▶ [SOURCE RECORDS]:
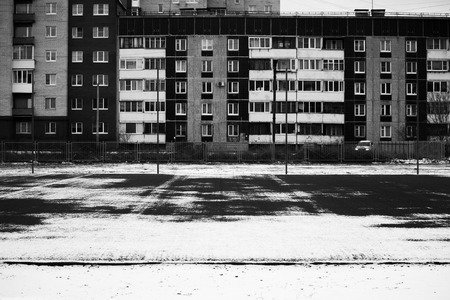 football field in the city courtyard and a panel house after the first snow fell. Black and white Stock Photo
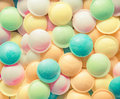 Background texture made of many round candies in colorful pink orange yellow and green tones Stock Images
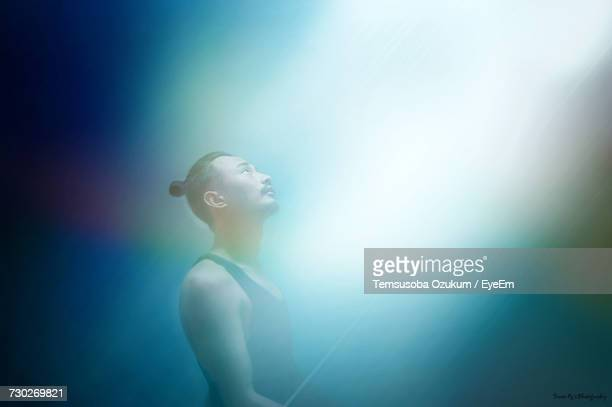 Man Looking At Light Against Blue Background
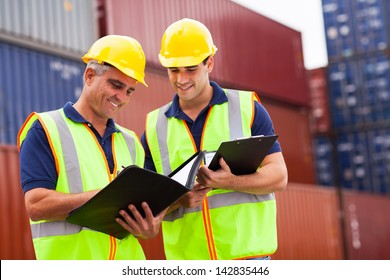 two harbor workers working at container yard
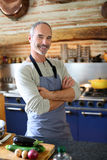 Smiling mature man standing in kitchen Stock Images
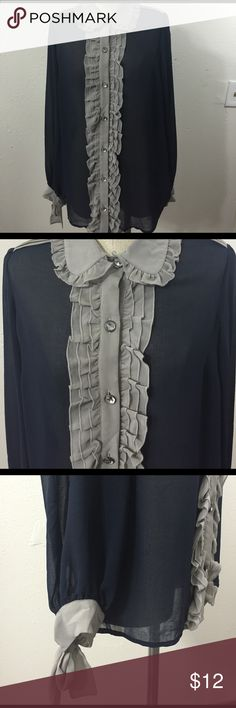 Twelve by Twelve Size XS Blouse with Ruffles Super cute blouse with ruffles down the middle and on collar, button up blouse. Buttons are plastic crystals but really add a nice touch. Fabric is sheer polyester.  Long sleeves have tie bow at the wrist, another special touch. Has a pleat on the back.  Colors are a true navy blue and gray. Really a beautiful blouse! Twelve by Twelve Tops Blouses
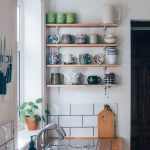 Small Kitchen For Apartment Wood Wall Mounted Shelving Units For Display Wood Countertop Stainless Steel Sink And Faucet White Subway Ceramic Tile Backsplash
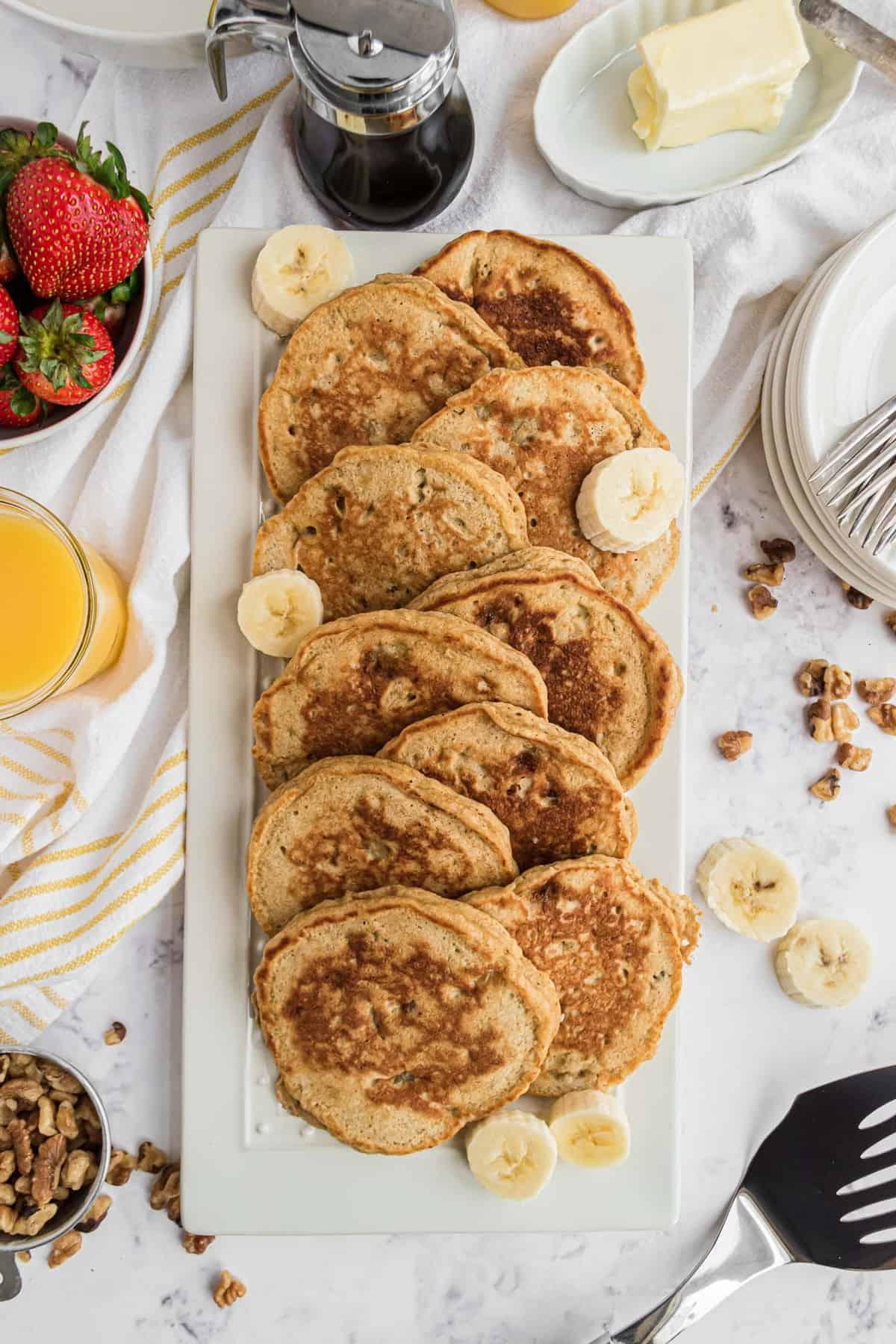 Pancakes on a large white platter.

▶ [WORK ORDER]: Give back the data exactly. Pictures stay out.

▶ [FINISHED EXERCISE]:
 football field in the city courtyard and a panel house after the first snow fell. Black and white Stock Photo
 Background texture made of many round candies in colorful pink orange yellow and green tones Stock Images
 Man Looking At Light Against Blue Background
 two harbor workers working at container yard
 Smiling mature man standing in kitchen Stock Images
 Twelve by Twelve Size XS Blouse with Ruffles Super cute blouse with ruffles down the middle and on collar, button up blouse. Buttons are plastic crystals but really add a nice touch. Fabric is sheer polyester.  Long sleeves have tie bow at the wrist, another special touch. Has a pleat on the back.  Colors are a true navy blue and gray. Really a beautiful blouse! Twelve by Twelve Tops Blouses
 Small Kitchen For Apartment Wood Wall Mounted Shelving Units For Display Wood Countertop Stainless Steel Sink And Faucet White Subway Ceramic Tile Backsplash
 Pancakes on a large white platter.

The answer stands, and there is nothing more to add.